Bookmarked Coding on Copilot: 2023 Data Suggests Downward Pressure on Code Quality by William Harding and Matthew Kloster

Gitclear takes a look at how the use of Copilot is impact coding projects on GitHub. They signal several trends that impact the overall code quality negatively. Churn is increasing (though by the looks of it, that trend started earlier), meaning the amount of code very quickly being corrected or discarded is rising. And more code is being added to projects, rather than updated or (re)moved, indicating a trend towards bloat (my words). The latter is mentioned in the report I downloaded as worsening the asymmetry between writing/generating code and time needed for reading/reviewing it. This increases downward quality pressure on repositories. I use GitHub Copilot myself, and like Github itself reports it helps me generate code much faster. My use case however is personal tools, not a professional coding practice. Given my relatively unskilled starting point CoPilot makes a big difference between not having and having such personal tools. In a professional setting more code however does not equate better code. The report upon first skim highlights where benefits of Copilot clash with desired qualities of code production, quality and team work in professional settings.
Via Karl Voit

To investigate, GitClear collected 153 million changed lines of code,
authored between January 2020 and December 2023….. We find disconcerting trends for maintainability. Code churn — the
percentage of lines that are reverted or updated less than two weeks after
being authored — is projected to double in 2024 compared to its 2021,
pre-AI baseline. We further find that the percentage of “added code” and
“copy/pasted code” is increasing in proportion to “updated,” “deleted,” and
“moved” code.

Gitclear report

I imported hundreds of Amazon e-book purchases into my book notes, using a script I wrote with the assistance of GitHub Co-Pilot.
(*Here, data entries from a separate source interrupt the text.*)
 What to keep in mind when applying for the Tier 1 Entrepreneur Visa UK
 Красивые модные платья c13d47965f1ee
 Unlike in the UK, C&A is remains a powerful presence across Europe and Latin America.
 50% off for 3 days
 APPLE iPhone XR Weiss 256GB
As a home-cooking coder, coding things often takes me a long time. I know how to cut things up in order to be able to code the pieces. I know a bit of my default coding language PHP, and can read it to see what it does. But actual coding is a different thing. It’s more like a passive fluency rather than an active one. Mostly because I don’t do it often enough to become actively fluent, even though I have been coding my own things since the early 1980s. So coding for me means a lot of looking up how statements work, what terms they expect etc., which is time consuming.
Over time I’ve collected pieces of functionality I reuse in various other projects, and I have a collection of notes on how to do things and why (it’s not really a coding journal, but it could grow into one.) Yet it is usually very time consuming.

Earlier this year I took a subscription on Github Co-pilot. I installed two plugins in Visual Studio Code, the text-editor I use for coding: Co-pilot and co-pilot chat. I thought it might help me make it easier to create more personal tools.
It took until yesterday before I both had the urge and the time to test that assumption.
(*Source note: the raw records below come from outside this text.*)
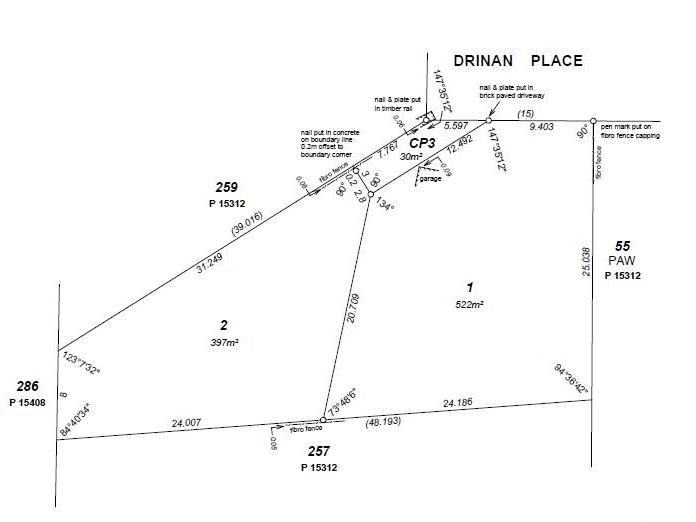 23 Drinan Place, Hillarys, WA 6025
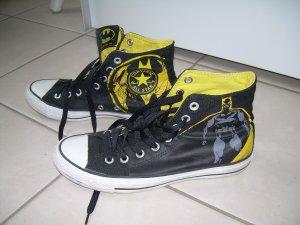 schwarze Converse All Star Chucks Gr. 40 Batman Special Edition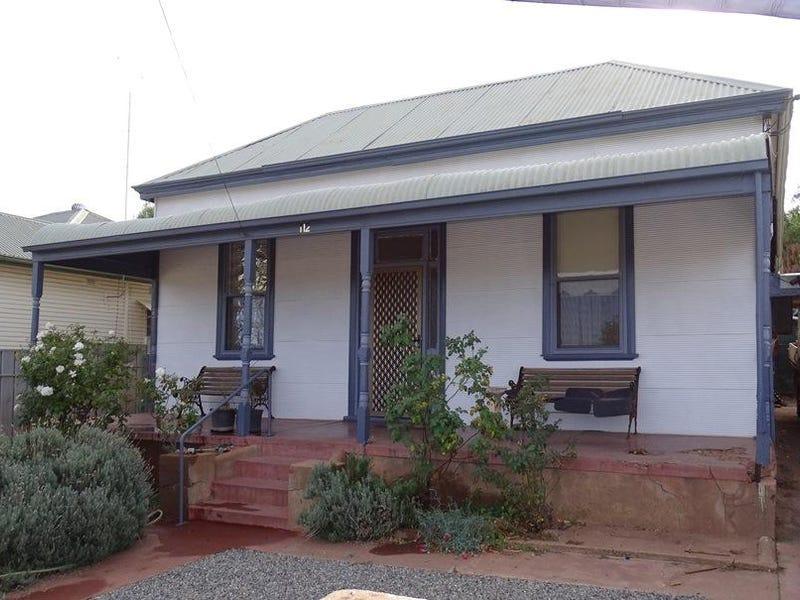 112 Wills Lane, Broken Hill, NSW 2880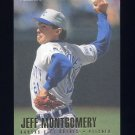 1996 Fleer Baseball #135 Jeff Montgomery - Kansas City Royals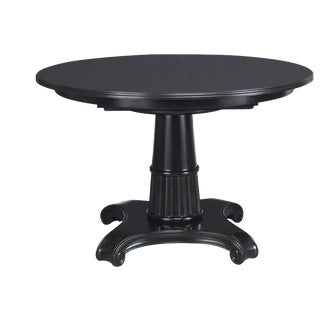 Lucera Dining Table For Sale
I am backfilling different types of information into my Obsidian notes. Such as my Google calendar items from 2008-2020, earlier.
Another is ensuring I have a book note for every book I bought for Amazon Kindle. I’ve bought just over 800 books since December 2010 for Kindle (vs 50 physical books since 2008, as I usually use local bookshops for those). For a number of them I have book notes in Obsidian, for others I don’t. I wanted to add notes for all Kindle books I bought over the years.
And this gave me my first personal tool project to try Co-pilot on.

The issue is having a list of Amazon Kindle purchases (title, author, date) and a list of existing book notes, where the title is usually shorter than the one on the Amazon list (no sub title e.g.). I set out to make a script that checks every existing book note against the Amazon list, and writes the remaining Amazon purchases to a new list. Then in a next step that new list is used to create a book note with a filled out template for each entry.

Using Co-pilot and especially the chat function made the coding quick and easy. It was also helping me learn as the chat provides reasons for its suggestions and I could go back and forth with it to understand various elements better. A very useful effect was that from having to write prompts for the chat bot and following up on the answers allowed me to much better clarify to myself what I was trying to do and coming up with ideas how to do it. So it sped up my thinking and creation process, next to providing helpful code suggestions that I only needed to tweak a bit for my use case (rather than find various solutions on stack-overflow that don’t really address my issue). It also helped me make useful notes for my coding journal and code snippet collection.
It was still time consuming, but not because of coding: data cleaning is always a big chore, and will remain so because it needs human inspection.

I now have a folder with some 475 automatically made book notes, in the right structure, derived from the 800 Kindle book purchases over 13 years using my existing book notes as filter.
Next projects to have a go at will be the physical book purchases through Amazon (50), and my old Calibre library of all books I owned before 2012 (over 1000, when we did away with most of them, after I scanned their barcodes all into a database.)

I am pleased with how helpful GitHub Co-Pilot was for me in this. It energises me to think of more little coding projects for personal tools. And who knows, maybe it will increase my coding skills too, or have me branch out in programming languages I don’t know, like python, or help me understand other people’s code like in WordPress plugins I might want to tweak.